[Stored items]
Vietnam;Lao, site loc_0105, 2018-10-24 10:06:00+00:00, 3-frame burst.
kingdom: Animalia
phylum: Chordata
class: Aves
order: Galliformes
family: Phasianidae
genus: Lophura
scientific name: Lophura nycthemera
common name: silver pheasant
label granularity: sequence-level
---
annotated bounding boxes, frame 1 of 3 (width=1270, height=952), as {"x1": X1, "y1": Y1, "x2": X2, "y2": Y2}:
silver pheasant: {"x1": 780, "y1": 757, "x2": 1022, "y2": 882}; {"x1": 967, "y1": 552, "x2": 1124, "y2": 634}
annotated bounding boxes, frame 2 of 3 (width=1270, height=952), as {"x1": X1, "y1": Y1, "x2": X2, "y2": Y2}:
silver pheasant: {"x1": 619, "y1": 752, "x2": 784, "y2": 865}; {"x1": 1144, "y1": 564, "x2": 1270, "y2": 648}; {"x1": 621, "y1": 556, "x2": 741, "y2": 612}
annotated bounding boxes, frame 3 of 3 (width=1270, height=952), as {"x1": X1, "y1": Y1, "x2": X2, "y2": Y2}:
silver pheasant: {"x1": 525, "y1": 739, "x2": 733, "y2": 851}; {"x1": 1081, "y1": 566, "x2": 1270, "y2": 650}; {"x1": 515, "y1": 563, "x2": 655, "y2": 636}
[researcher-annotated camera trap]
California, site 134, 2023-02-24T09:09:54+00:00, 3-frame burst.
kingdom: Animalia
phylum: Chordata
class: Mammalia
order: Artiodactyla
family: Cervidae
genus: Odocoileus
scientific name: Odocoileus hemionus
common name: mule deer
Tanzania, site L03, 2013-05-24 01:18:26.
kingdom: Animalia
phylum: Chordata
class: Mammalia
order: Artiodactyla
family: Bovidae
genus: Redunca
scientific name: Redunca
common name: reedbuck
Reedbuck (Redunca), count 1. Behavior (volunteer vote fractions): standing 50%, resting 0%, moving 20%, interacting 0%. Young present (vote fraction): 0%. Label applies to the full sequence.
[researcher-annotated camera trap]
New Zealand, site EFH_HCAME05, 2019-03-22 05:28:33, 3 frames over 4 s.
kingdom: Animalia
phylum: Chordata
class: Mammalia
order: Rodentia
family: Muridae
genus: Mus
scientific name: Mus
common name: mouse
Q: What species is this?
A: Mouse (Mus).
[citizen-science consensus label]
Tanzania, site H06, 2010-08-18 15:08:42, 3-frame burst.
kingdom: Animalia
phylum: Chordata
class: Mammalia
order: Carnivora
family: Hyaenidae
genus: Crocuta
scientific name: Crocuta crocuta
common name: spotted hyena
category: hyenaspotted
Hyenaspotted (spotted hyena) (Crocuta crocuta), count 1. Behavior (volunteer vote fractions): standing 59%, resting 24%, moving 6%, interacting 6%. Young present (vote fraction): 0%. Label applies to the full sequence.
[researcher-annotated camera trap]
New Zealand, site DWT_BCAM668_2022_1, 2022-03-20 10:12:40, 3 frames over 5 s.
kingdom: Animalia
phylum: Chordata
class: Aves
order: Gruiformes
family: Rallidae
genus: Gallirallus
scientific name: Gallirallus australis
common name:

▶ **PROBLEM REQUIREMENTS**
What is needed is every line from the data above that includes the string "family", copied out.

▶ **RESPONSE BELOW**
family: Phasianidae
family: Cervidae
family: Bovidae
family: Muridae
family: Hyaenidae
family: Rallidae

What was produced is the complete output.